(DOCUMENT EXTRACT)
□ □ □ □

The Pineapple Thief – Give It Back: Album Review

The Pineapple Thief revisit some of their back catalogue in a rework, remodel, retake type situation.

Release Date: 13th May 2022

Label: Kscope

Format: digital / CD / vinyl

How important is one man to a team? Where would Manchester United be without the goals of Cristiano Ronaldo this season? How important is one man to a band? The Pineapple Thief has always been under the steady stewardship of Bruce Soord but the appointment of Gavin Harrison to the drum stool back in 2017 was a masterstroke. A great band became a really great band with the addition of his experience and talent gleaned from years of playing with the likes of Porcupine Tree and King Crimson. The Pineapple Thief came up smelling of roses with the bargain of the season. We might talk of star players and all that; fantasy football teams and stuff, but when it comes to fantasy bands, Gavin could well be one of the first names on the teamsheet. He’s probably ace at footy too.

Enough of the football guff though; Give It Back is a prime example of the way he works. Not content to play his part with the new material and learn a few songs for the setlist, he’s the sort who does a job properly. And then some. Bruce Soord: “Gavin went through the entire TPT back catalogue and picked out some songs he felt we could revisit. As soon as I heard what Gavin was doing, it inspired me to completely rework the songs too.” Strip back the plaster to the bare brick and rebuild.

□ □ □ □

(OBJECTIVE 1) Rewrite the album review starting at "Release Date: 13th" and ending at "at footy too.", changing "Manchester United" to "Liverpool".
(OBJECTIVE 2) How many lines of the dataset rows contain the string "story"? Give only the number.

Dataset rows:

□ □ □ □

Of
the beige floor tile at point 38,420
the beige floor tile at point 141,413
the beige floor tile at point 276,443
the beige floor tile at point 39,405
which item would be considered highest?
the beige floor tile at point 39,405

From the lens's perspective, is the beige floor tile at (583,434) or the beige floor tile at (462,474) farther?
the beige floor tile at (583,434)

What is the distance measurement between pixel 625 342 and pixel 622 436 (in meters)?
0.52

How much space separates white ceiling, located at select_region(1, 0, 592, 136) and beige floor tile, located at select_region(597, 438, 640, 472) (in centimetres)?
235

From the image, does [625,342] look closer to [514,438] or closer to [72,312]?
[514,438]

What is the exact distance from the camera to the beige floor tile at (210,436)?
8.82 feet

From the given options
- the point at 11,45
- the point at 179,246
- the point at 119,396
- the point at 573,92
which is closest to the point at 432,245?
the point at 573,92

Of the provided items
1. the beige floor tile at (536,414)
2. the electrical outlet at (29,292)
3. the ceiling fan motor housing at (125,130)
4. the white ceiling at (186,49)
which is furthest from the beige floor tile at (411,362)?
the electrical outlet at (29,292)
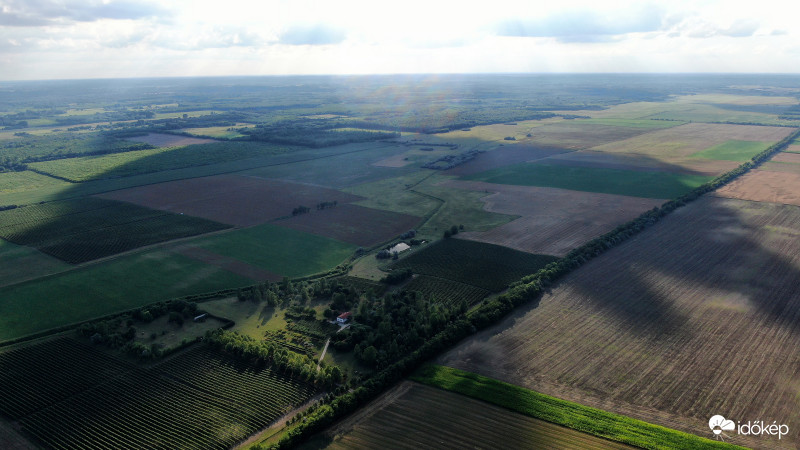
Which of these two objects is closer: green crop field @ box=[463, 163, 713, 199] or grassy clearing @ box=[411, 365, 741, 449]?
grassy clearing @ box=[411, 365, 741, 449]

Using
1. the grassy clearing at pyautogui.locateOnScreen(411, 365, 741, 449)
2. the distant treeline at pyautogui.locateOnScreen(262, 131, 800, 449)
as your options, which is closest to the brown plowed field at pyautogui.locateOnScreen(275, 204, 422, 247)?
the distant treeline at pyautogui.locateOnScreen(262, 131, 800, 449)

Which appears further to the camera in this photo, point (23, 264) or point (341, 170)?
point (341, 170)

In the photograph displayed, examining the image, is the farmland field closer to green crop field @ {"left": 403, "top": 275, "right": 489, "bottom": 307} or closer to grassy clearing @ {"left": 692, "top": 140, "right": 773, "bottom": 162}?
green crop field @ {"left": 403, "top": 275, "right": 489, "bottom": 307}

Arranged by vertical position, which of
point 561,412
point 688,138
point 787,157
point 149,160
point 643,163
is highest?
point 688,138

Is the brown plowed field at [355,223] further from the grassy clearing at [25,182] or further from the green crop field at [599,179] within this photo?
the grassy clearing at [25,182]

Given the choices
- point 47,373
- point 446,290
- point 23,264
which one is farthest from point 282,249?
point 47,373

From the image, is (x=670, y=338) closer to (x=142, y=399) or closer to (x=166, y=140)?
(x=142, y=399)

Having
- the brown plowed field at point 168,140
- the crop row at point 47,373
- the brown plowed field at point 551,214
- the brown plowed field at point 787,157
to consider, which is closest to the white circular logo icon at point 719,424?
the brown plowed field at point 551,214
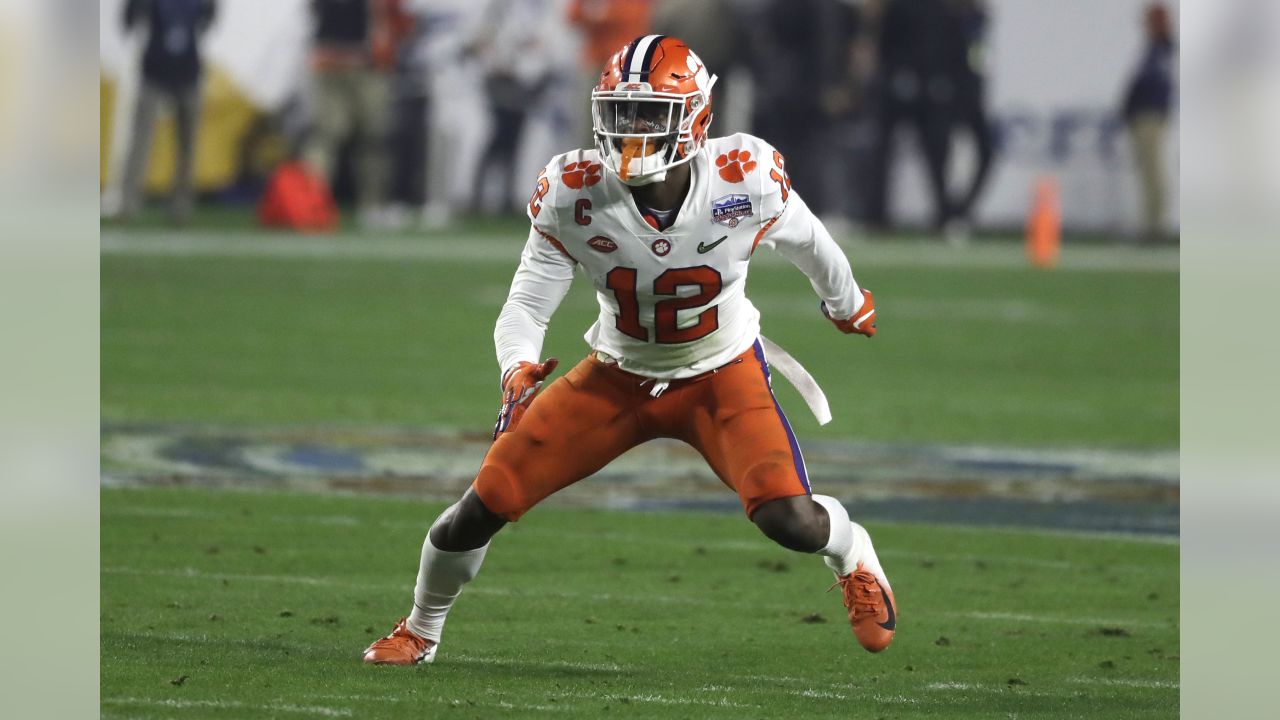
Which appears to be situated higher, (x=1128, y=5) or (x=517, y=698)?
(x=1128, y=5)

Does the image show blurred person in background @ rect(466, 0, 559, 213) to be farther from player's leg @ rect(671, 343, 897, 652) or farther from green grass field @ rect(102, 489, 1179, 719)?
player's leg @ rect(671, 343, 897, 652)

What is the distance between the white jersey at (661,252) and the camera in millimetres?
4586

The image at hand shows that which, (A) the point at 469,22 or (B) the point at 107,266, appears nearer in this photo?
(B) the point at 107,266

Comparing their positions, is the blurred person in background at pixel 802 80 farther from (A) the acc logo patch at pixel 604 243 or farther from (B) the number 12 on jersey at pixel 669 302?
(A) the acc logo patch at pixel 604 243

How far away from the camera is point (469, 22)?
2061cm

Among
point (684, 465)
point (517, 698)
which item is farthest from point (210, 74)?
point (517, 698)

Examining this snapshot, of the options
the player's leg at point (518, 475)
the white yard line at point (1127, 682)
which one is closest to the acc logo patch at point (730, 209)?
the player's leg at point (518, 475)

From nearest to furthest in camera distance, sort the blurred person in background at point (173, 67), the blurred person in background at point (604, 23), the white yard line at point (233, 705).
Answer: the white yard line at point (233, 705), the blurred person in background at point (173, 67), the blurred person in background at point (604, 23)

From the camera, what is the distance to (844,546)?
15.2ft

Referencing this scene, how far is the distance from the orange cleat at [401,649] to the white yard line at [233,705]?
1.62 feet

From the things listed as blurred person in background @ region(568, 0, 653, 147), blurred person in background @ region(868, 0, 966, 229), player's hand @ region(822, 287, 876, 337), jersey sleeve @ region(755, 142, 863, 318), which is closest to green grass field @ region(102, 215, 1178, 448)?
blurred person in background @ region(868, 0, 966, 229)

□ □ □ □

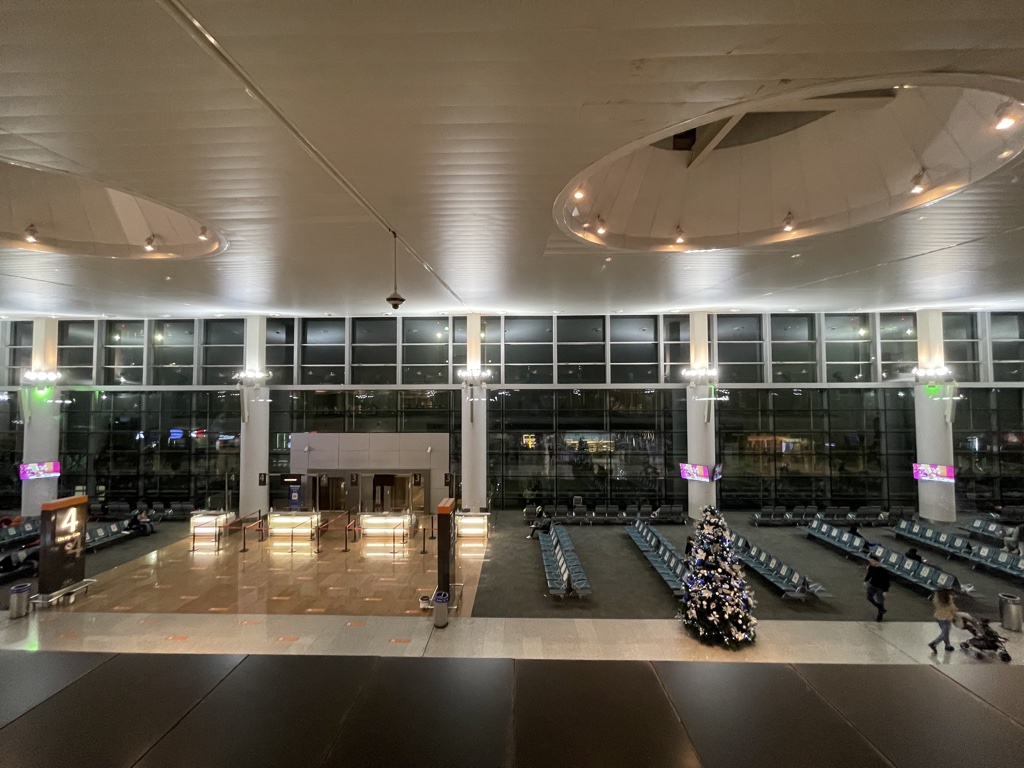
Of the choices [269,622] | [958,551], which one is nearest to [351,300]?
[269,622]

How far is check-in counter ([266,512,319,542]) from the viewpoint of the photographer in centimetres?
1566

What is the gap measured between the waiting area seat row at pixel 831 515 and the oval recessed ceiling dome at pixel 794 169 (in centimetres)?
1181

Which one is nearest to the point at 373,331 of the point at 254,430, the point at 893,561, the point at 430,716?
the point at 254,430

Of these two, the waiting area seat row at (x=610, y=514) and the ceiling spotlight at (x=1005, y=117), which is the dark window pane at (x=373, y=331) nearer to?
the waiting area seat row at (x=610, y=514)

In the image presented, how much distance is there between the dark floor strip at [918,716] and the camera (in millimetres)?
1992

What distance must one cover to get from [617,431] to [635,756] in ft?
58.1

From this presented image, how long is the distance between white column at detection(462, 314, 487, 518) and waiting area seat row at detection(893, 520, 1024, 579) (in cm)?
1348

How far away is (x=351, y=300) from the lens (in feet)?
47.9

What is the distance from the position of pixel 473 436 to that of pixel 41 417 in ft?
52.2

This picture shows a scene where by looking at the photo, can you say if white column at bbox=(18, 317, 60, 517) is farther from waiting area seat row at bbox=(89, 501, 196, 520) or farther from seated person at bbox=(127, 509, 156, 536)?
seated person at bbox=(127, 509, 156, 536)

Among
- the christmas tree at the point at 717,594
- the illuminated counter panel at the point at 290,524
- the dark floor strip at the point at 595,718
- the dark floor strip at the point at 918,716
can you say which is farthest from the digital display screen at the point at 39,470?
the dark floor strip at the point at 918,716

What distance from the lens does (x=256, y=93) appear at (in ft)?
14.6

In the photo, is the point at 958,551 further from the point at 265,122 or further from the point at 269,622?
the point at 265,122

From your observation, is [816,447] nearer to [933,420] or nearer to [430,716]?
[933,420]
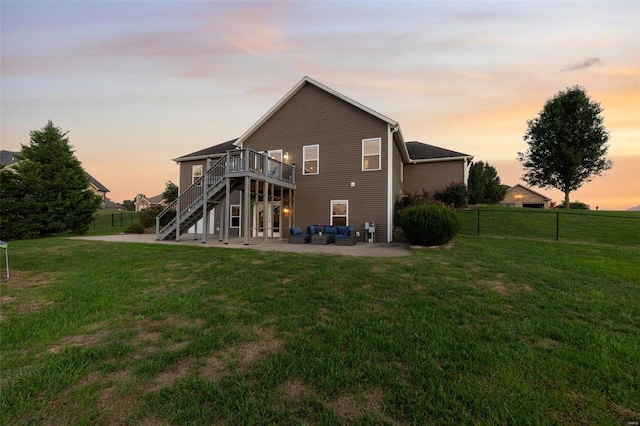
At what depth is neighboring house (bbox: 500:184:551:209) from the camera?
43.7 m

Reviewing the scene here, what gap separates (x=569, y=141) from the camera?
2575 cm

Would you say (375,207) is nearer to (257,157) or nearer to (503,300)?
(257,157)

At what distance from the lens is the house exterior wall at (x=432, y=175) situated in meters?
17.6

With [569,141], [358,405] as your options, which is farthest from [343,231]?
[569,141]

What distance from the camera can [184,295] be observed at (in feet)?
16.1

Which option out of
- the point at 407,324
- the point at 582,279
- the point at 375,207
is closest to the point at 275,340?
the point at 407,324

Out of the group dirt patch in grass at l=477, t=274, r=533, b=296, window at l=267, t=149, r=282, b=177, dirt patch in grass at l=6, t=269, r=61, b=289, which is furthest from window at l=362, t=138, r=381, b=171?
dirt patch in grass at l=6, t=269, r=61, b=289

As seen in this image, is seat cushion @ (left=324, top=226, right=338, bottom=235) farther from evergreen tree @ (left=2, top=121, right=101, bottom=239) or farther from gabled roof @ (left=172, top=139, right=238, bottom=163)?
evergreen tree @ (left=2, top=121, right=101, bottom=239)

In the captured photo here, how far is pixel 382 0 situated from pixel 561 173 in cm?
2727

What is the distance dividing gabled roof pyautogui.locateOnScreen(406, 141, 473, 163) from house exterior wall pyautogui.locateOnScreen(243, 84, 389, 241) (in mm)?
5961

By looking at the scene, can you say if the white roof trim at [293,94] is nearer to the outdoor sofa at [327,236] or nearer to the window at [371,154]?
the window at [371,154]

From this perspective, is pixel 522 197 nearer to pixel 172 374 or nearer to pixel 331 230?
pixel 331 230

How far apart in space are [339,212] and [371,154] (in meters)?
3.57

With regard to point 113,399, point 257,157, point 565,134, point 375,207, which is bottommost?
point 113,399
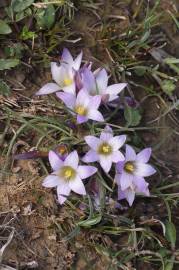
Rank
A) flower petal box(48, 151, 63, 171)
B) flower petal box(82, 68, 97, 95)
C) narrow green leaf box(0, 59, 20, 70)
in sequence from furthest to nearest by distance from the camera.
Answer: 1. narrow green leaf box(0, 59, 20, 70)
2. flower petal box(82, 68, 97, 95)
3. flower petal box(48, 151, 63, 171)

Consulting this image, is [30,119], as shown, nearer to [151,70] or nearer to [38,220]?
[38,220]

□ □ □ □

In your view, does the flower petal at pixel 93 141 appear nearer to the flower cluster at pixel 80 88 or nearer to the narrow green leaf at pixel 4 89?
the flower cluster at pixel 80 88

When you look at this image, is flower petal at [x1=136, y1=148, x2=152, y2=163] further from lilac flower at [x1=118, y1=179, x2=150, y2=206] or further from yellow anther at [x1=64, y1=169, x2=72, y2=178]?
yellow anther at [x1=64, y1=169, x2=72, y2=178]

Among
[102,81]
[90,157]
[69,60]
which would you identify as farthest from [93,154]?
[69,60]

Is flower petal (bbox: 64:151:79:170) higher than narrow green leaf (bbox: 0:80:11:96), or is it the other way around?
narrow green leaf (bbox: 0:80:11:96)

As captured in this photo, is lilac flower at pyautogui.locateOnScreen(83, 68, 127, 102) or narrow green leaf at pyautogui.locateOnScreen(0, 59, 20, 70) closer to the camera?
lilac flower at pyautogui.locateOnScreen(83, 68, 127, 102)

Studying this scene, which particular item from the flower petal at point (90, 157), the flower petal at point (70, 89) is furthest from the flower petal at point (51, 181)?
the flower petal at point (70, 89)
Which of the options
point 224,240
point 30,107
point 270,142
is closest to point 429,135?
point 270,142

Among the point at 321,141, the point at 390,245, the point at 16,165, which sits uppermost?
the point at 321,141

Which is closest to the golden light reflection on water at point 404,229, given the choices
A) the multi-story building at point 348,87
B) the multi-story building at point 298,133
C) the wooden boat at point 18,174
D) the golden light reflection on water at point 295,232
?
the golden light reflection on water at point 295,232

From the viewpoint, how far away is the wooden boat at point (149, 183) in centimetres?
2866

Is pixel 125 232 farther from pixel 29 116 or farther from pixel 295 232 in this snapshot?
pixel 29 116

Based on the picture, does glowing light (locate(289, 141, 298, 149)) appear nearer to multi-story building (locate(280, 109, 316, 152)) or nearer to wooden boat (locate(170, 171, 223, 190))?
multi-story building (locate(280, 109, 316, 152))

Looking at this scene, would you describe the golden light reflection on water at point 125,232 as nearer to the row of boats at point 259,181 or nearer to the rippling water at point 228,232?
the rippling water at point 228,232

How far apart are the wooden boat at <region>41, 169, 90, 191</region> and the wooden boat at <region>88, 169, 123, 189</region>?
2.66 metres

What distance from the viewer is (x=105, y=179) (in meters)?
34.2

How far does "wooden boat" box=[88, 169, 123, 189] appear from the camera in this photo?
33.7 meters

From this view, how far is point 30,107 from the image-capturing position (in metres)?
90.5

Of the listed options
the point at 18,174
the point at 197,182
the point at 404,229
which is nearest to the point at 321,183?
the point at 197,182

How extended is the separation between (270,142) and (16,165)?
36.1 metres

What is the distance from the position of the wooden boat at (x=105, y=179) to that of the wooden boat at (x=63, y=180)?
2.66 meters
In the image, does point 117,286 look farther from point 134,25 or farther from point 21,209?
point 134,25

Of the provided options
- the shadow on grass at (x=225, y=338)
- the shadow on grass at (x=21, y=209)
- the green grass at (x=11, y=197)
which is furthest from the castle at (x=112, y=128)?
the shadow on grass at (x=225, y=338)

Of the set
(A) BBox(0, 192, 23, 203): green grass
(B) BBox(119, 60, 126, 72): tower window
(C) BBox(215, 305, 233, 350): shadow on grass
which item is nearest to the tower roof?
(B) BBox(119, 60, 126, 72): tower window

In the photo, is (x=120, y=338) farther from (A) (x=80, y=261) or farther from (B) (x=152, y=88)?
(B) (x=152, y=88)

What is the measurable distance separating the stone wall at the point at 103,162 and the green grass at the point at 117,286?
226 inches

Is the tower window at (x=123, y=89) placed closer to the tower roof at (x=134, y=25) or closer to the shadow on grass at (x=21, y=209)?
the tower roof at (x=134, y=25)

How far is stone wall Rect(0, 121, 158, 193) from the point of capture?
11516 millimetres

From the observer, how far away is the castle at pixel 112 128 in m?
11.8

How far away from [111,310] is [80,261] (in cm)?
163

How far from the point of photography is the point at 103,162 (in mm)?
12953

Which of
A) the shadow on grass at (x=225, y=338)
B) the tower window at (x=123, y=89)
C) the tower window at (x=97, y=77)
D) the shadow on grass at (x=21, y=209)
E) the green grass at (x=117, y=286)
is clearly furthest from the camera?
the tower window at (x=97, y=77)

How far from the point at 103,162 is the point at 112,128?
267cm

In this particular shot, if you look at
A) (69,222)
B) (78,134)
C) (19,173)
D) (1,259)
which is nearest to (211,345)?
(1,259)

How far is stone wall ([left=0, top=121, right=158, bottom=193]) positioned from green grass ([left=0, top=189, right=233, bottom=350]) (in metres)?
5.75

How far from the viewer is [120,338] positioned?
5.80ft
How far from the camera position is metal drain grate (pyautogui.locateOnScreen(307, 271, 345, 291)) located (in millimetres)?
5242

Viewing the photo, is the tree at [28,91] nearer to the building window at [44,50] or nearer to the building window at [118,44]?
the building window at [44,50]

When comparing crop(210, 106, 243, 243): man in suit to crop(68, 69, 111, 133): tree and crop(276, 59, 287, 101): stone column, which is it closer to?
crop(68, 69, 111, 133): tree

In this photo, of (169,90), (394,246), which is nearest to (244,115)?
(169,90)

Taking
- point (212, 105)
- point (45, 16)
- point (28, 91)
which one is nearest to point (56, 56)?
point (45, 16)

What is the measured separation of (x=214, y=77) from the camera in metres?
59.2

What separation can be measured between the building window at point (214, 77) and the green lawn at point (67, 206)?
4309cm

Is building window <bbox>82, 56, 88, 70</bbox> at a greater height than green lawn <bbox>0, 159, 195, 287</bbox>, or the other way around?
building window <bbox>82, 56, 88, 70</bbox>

□ □ □ □

(FINAL RESULT 1)
Release Date: 13th May 2022

Label: Kscope

Format: digital / CD / vinyl

How important is one man to a team? Where would Liverpool be without the goals of Cristiano Ronaldo this season? How important is one man to a band? The Pineapple Thief has always been under the steady stewardship of Bruce Soord but the appointment of Gavin Harrison to the drum stool back in 2017 was a masterstroke. A great band became a really great band with the addition of his experience and talent gleaned from years of playing with the likes of Porcupine Tree and King Crimson. The Pineapple Thief came up smelling of roses with the bargain of the season. We might talk of star players and all that; fantasy football teams and stuff, but when it comes to fantasy bands, Gavin could well be one of the first names on the teamsheet. He’s probably ace at footy too.

(FINAL RESULT 2) 4